El Vía Crucis de un hombre solitario
Cada despertar es un eco del anterior para el hombre solitario que se enfrenta al desafío diario de la rutina. En su agenda, solo tres palabras: “IR al supermercado”. Aunque en apariencia sencilla orden, se le vuelven los pies de plomo nada más leerlas. Coge la bolsa de la compra con desgano, a sabiendas de que ese recorrido más que un trayecto físico: es un camino que lo conduce a la monotonía; a un abismo donde su identidad se diluye entre pasillos de latas de conserva y verduras en pijamas de plástico.
El supermercado es su Gólgota, y cada estantería una Estación más, donde su fantasía se desvanece.
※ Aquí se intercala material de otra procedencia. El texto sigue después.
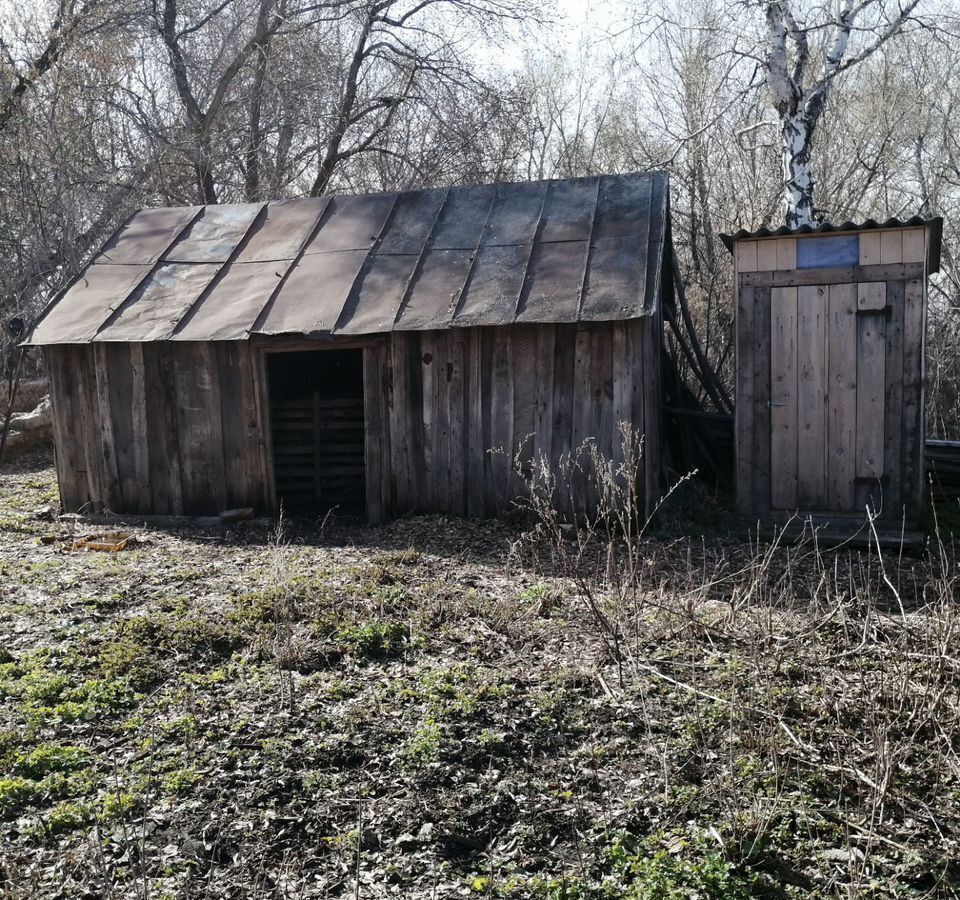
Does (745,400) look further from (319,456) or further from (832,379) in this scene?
(319,456)

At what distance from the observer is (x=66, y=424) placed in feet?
33.0

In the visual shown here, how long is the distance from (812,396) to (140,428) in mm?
6775

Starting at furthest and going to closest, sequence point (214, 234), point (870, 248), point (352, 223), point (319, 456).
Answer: point (214, 234) → point (352, 223) → point (319, 456) → point (870, 248)

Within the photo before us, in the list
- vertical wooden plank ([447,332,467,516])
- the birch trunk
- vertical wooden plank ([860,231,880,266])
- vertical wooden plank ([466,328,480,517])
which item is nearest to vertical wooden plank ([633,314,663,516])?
vertical wooden plank ([466,328,480,517])

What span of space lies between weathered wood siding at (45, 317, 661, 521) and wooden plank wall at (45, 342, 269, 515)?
0.04 ft

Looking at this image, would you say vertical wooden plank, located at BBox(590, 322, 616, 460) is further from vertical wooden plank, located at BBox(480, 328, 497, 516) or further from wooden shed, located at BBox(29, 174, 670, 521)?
vertical wooden plank, located at BBox(480, 328, 497, 516)

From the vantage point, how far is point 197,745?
4.30 m

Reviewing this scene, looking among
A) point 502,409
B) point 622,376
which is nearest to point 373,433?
point 502,409

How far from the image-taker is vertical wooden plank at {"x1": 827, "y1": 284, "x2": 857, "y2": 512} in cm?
839

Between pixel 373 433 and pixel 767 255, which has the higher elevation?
pixel 767 255

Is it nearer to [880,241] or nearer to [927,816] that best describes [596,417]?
[880,241]

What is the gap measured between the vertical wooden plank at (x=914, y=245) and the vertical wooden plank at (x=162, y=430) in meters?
7.15

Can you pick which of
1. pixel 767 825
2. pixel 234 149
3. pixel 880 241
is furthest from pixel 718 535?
pixel 234 149

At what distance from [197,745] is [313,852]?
40.5 inches
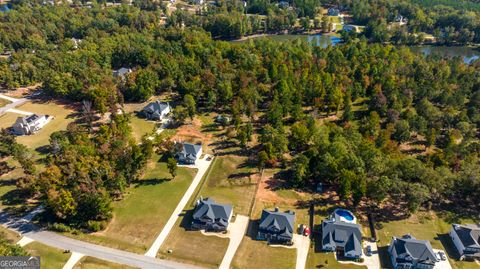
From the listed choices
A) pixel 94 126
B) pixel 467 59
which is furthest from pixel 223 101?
pixel 467 59

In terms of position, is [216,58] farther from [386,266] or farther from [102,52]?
[386,266]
El depositar el pan, las patatas, los huevos y el aceite de oliva en el carrito es un ritual sin devoción, carente de misterio; las manos repiten el gesto aprendido, con la misma promesa de ayer y anteayer y anteriores días.
Al salir, la bolsa le pesa tanto como su decaído espíritu.
De regreso a casa, al abrir la puerta, el espejo del recibidor le devuelve una imagen perturbadora: no es él quien lo mira, sino un plato de tortilla de patatas.
Su cuerpo ya no es suyo; es un plato redondo, dorado, sin bordes por donde escapar. Intenta buscarse a sí mismo detrás de ese reflejo, pero solo encuentra el eco del supermercado.
Y mientras se contempla partiendo la tortilla, siente como se está comiendo su vida misma.